This notebook introduces items into a Wikibase instance for countries of the world. It uses Wikidata as its source, which can be somewhat problematic. The primary thing we are establishing here is the set of ISO3166 codes (2-character alpha, 3-character alpha, and 3-digit numeric) that are used in other data sources we want to integrate into this source. The ISO codes are locked up in the ISO3166 standard from the standpoint of being able to write effective code to pull them into something like this, so we have to rely on some other open, public source.
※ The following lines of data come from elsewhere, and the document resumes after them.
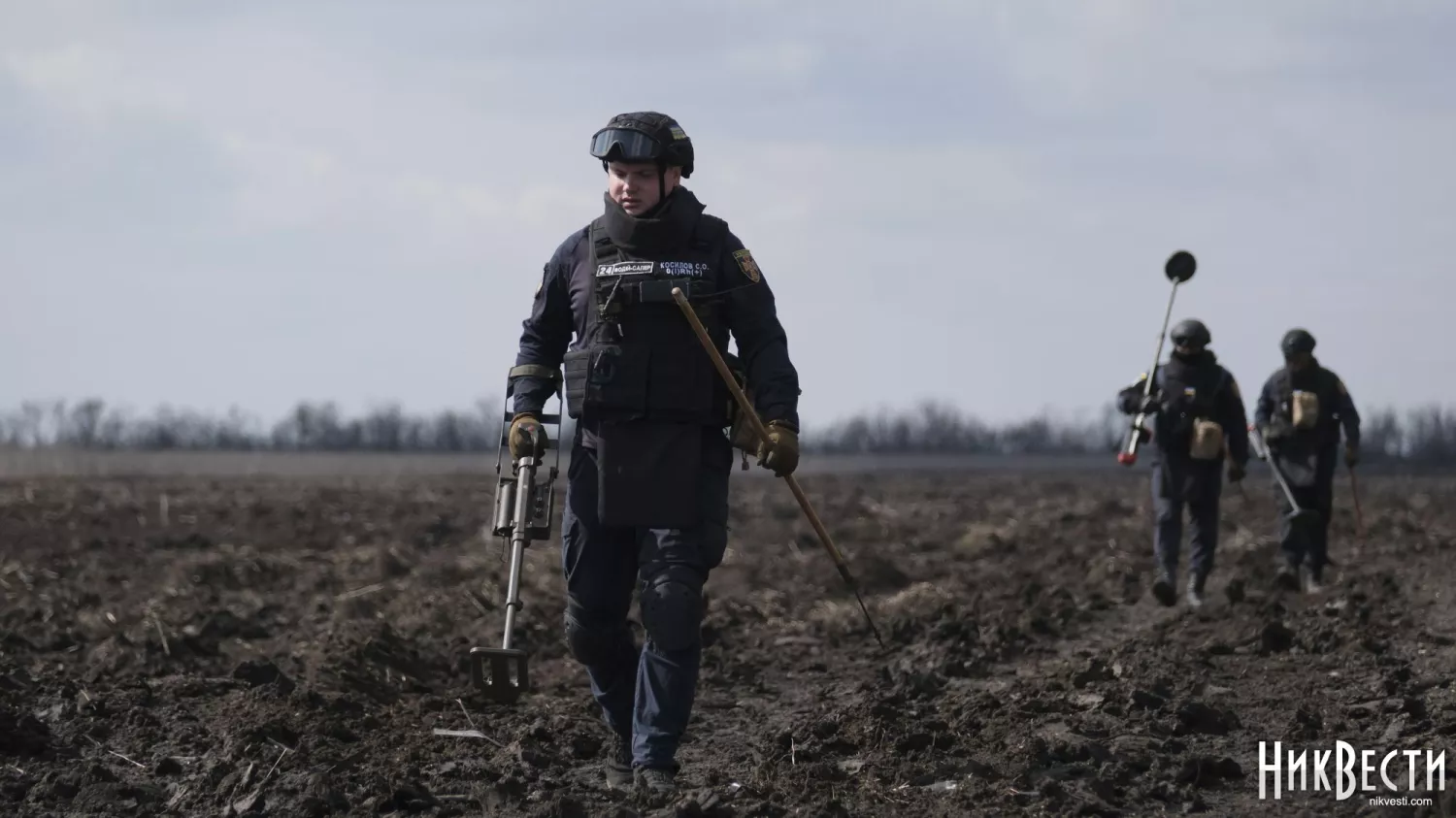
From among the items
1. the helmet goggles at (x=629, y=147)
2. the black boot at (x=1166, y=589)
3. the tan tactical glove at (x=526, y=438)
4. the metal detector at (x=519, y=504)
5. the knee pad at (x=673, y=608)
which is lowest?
the black boot at (x=1166, y=589)

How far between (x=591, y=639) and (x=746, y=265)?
1443 mm

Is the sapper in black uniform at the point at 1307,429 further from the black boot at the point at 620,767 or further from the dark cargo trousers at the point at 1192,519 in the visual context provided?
the black boot at the point at 620,767

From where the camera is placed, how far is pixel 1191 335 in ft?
41.8

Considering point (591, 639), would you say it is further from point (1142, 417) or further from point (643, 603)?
point (1142, 417)

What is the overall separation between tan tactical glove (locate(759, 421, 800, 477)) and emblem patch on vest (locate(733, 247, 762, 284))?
0.53 metres

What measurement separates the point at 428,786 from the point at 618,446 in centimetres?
141

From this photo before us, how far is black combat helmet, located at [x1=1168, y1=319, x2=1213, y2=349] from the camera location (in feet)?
41.8

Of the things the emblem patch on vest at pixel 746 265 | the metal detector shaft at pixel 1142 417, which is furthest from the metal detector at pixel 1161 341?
the emblem patch on vest at pixel 746 265

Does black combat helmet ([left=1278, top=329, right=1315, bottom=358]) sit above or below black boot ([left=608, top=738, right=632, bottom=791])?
above

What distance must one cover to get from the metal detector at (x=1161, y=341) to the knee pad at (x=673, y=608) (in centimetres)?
674

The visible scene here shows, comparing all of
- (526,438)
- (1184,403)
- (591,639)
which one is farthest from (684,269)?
(1184,403)

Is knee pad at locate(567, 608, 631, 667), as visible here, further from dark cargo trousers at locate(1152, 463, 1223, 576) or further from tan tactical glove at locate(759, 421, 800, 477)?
dark cargo trousers at locate(1152, 463, 1223, 576)

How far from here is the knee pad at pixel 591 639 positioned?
654 centimetres

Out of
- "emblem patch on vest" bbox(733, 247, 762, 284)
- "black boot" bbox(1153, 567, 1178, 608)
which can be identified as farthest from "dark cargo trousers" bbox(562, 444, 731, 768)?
"black boot" bbox(1153, 567, 1178, 608)
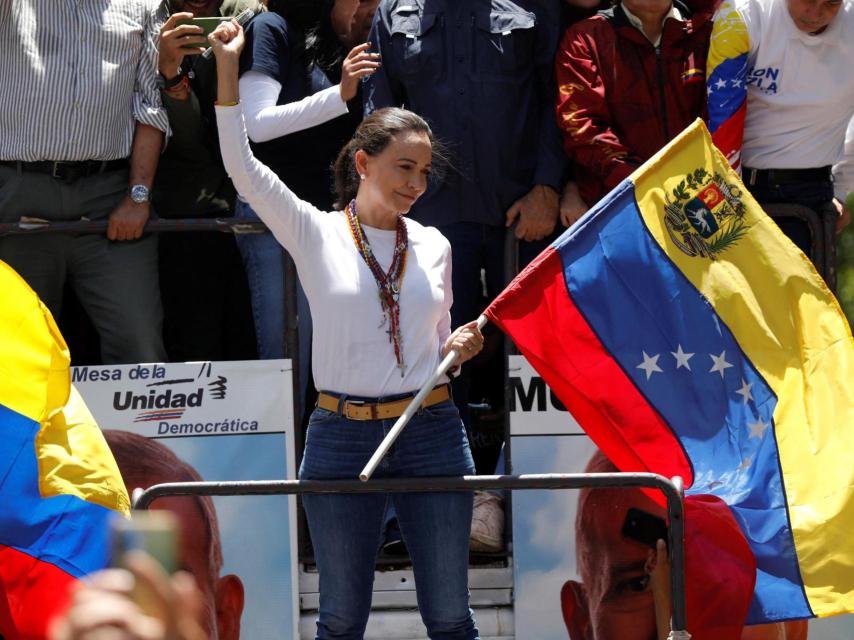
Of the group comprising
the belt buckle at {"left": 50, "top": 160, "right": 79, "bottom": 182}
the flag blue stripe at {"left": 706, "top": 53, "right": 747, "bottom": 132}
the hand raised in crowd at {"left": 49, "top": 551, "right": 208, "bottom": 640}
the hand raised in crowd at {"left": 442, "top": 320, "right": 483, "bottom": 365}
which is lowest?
the hand raised in crowd at {"left": 442, "top": 320, "right": 483, "bottom": 365}

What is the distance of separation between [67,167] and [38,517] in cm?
191

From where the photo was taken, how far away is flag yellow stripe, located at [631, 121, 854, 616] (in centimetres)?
475

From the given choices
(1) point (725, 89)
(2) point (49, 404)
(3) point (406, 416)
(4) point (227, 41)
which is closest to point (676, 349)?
(3) point (406, 416)

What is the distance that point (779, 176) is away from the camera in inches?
243

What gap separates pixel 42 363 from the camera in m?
5.07

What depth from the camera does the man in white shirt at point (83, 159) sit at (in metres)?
6.12

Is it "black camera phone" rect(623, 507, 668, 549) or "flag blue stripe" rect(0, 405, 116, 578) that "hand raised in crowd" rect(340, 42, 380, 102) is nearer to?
"flag blue stripe" rect(0, 405, 116, 578)

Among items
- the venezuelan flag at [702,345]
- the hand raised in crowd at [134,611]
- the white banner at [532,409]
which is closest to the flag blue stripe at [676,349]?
the venezuelan flag at [702,345]

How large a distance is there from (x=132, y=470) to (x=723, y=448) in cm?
238

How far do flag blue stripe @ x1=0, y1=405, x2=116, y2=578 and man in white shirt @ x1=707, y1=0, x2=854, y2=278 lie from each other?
2.96 metres

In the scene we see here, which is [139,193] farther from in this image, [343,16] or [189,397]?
[343,16]

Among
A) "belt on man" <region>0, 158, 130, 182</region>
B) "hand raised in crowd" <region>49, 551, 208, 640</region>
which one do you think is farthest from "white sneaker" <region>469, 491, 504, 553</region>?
"hand raised in crowd" <region>49, 551, 208, 640</region>

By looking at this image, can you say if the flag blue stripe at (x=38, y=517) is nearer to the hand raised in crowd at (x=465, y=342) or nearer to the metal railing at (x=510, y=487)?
the metal railing at (x=510, y=487)

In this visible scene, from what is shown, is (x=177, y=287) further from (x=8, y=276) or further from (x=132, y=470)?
(x=8, y=276)
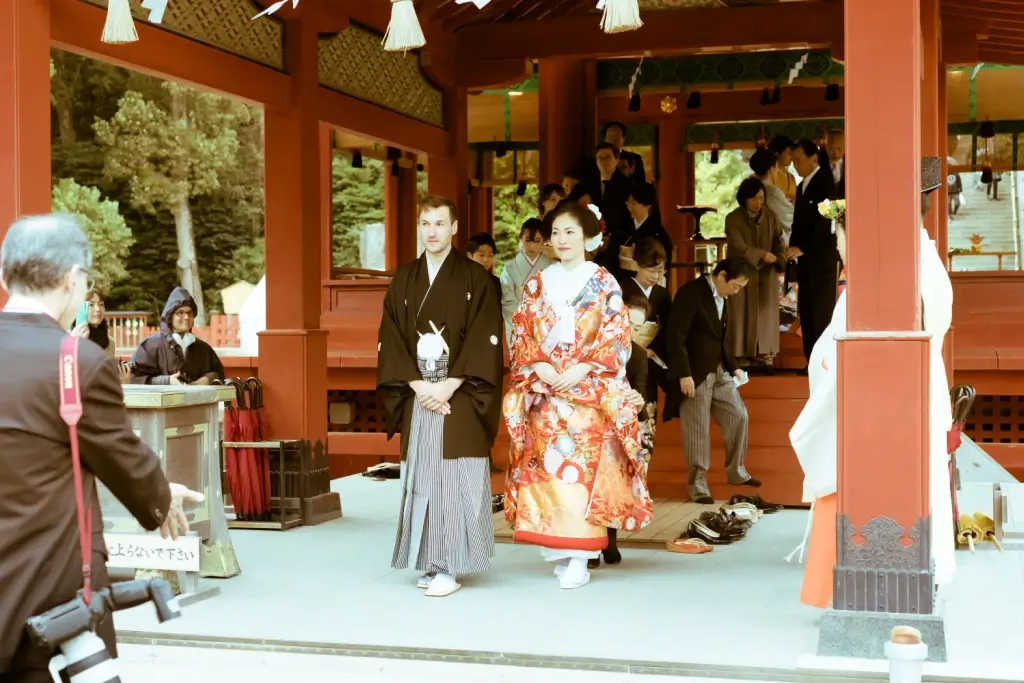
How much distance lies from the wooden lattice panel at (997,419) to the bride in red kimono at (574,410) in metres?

I,m experimenting further here with the idea of encoding every data source as items in the knowledgebase itself so  they can be referenced from item claims. In this case, I added a new property for "query string" that contains the URL to the Wikidata SPARQL endpoint. This is parsed and used in a query from Python to retrieve records for processing. There's likely more that could be encoded to drive this process such as the class of item these records are going into, but I'll leave some of that off for the time being.

In [1]:
from wbmaker import WikibaseConnection

from wikibaseintegrator import models, datatypes

In [2]:
eew = WikibaseConnection('eew')

In [3]:
properties = eew.properties()
classes = eew.classification()
datasources = eew.datasources()

In [4]:
display(properties)
display(classes)
display(datasources)

{'instance of': 'P1',
 'subclass of': 'P2',
 'related wikidata property': 'P3',
 'related wikidata item': 'P4',
 'formatter URL': 'P5',
 'data source': 'P6',
 'data format': 'P7',
 'item of this property': 'P8',
 'equivalent property': 'P9',
 'reference URL': 'P10',
 'coordinate location': 'P11',
 'geographical location': 'P12',
 'country': 'P13',
 'U.S. state': 'P14',
 'U.S. county': 'P15',
 'municipality': 'P16',
 'ISO 3166-1 numeric code': 'P17',
 'ISO 3166-1 alpha-2 code': 'P18',
 'ISO 3166-1 alpha-3 code': 'P19',
 'ISO 3166-2 code': 'P20',
 'FIPS 6-4': 'P21',
 'FIPS 5-2 numeric': 'P22',
 'FIPS 5-2 alpha': 'P23',
 'FIPS 55-3': 'P24',
 'GNIS ID': 'P25',
 'NAICS Code': 'P26',
 'SIC code': 'P28',
 'query string': 'P29',
 'caveat': 'P30'}

{'property': 'Q2',
 'spatio-temporal entity': 'Q3',
 'location': 'Q4',
 'object': 'Q8',
 'temporal entity': 'Q5',
 'spatial entity': 'Q6',
 'human activity': 'Q7',
 'country': 'Q14',
 'artificial entity': 'Q9',
 'work': 'Q10',
 'dataset': 'Q11'}

Unnamed: 0,ds,dsLabel,query_string
0,https://eew-edgi.wikibase.cloud/entity/Q13,Wikidata listing of world countries,https://query.wikidata.org/sparql?query=SELECT...


In [5]:
country_datasource = datasources[datasources.dsLabel == 'Wikidata listing of world countries'].iloc[0]

sparql_endpoint, sparql_query = eew.parse_sparql_url(country_datasource.query_string)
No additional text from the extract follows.